I’m Going to a Friend’s House for Dinner-What Do I Do? — A Case For Plant Based
Edit: when I first wrote this article many weeks ago, life still hadn’t changed for many of us. We were going to our various jobs, hanging out with our friends, and life was still pretty normal. However, as the coronavirus continues to spread and we adjust to the ever-changing circumstances before us, life is anything but “normal” right now.
Most of us are working from home or have been laid-off from our jobs. We haven’t hugged our loved ones or seen our friends in what seems like forever. In these trying times, we need each other now more than ever, even if it is only through an iPhone screen or computer monitor.
This is temporary, and we will get through it. Eventually life will start getting back to some sort of new normal, and when it does, just imagine how happy that first get-together with your friends is going to be. How sweet that hug from your elderly grandmother is going to be. I think we all are going to appreciate life a little bit more. I’m already looking forward to the next girls night with my girlfriends! Now, here are some tips for when these much-anticipated dinner parties resume ❤️
That dreaded dinner invitation right after you’ve converted to a plant-based diet. It’s inevitable. And now, the panic sets in.
What am I going to eat? What do I say to my friends? How should I approach this situation?
Honestly, the answers to these questions all depend on how you feel. Are you ready to tell your friends you switched to a plant-based diet? And are you good enough friends that you want to tell them? Will they be understanding or will they make fun of you? Are you planning on just going along with it and eating the food that’s available? These are all things you need to consider.
So many questions to address, so let’s get to it.
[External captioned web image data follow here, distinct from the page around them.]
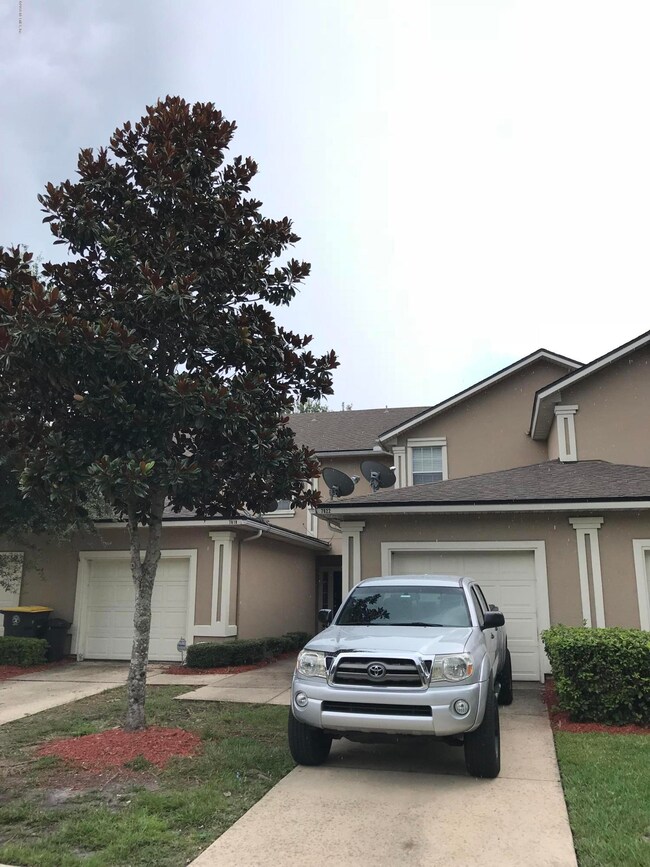 7822 Melvin Rd, Jacksonville, FL 32210 - photo 2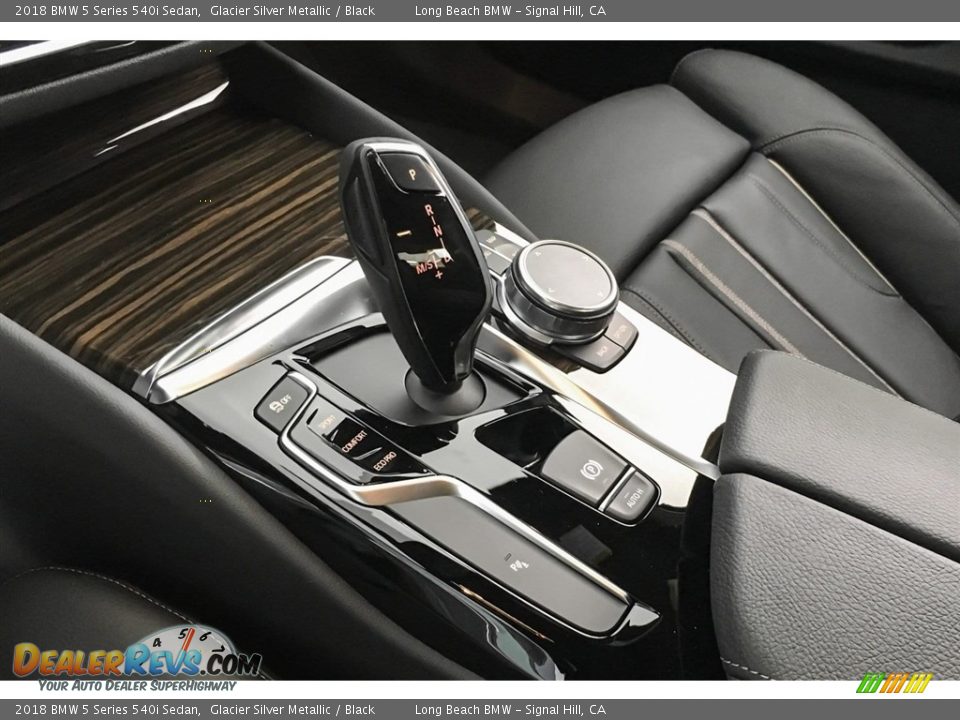 2018 BMW 5 Series 540i Sedan Glacier Silver Metallic / Black Photo #7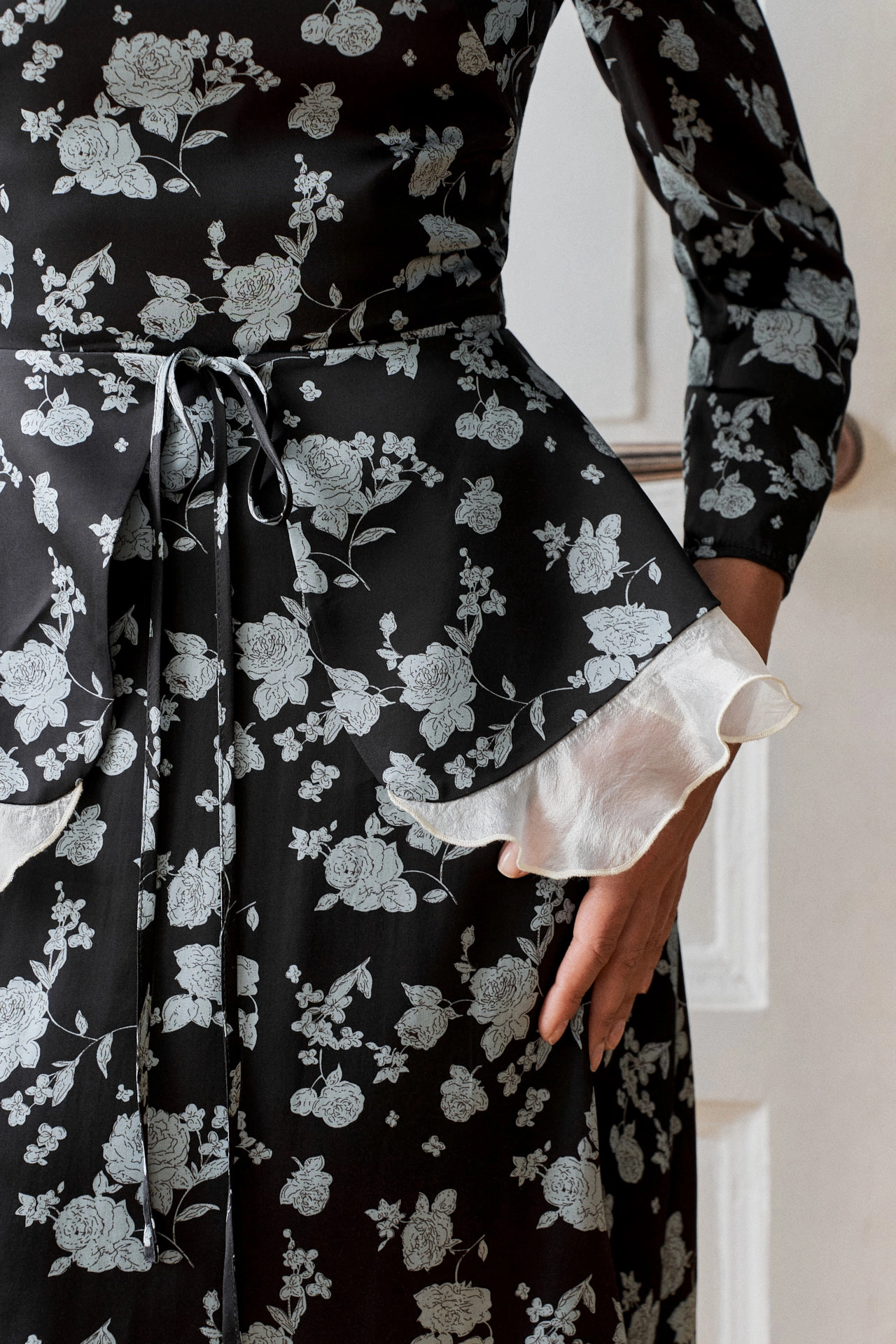 Игра объёма: почему платье с баской — секрет идеального баланса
We’re good friends, and I feel comfortable telling them.
If you feel these are your good friends and they’ll understand and be supportive, then by all means tell them about your new dietary changes. Most people, especially when they are true friends, will be understanding and will likely go out of their way to accommodate you.
That being said, don’t expect your friends to cook a completely separate meal for you or to make the entire meal vegan. Here are some ways you can address this:
(Years ago before I went vegan, one of my best girlfriends was making a trip to Australia to spend a week with my husband and me. She is a vegetarian and has been for many years. Before she came, I called her because I was panicked and had no idea what to cook for the three of us. She calmly told me I was making it a bigger issue than it really was and suggested multiple meal options and helped with all of the cooking when she arrived. She could not have been sweeter and more gracious about the situation, and I always remember this experience when I get nervous about revealing to friends about our new vegan lifestyle.)
Overall, just make sure your friend isn’t going to stress out over how to deal with this. Tell them you don’t want to make a big fuss about it, and you want to make it easy and convenient for everyone involved.
We’re friends, but I just don’t feel comfortable telling them.
That’s ok! Don’t feel bad. This doesn’t make you all any less of friends if you’re not comfortable telling them yet.
There are a number of ways you can approach this:
I don’t want to tell my friends, but I’m ok with eating whatever food is available.
This totally depends on your stance. If you don’t want to be a strict vegan or simply want to cut back on the amount of animal products you’re consuming, that’s completely your choice.
You can try picking all meat and dairy products out of dishes or eat around them. Or you can eat the meal as prepared if you’re not planning on following a fully plant-based diet.
Maybe you don’t foresee yourself becoming a strict vegan and prefer to be more like a flexitarian.
Maybe you think “It’s just once, it won’t be a big deal.” And that’s fine. Just keep in mind, if you do it once, you’ll likely have to continue this pattern for any additional parties or get-togethers. So make sure you choose whatever you’re comfortable with.
I know sometimes it’s really difficult to be vulnerable, even with those people we are closest to. Just remember, whatever you decide, it’s your life and your choice. Be respectful of others and they will in turn respect you. And if they don’t, they probably weren’t that great of a friend in the first place.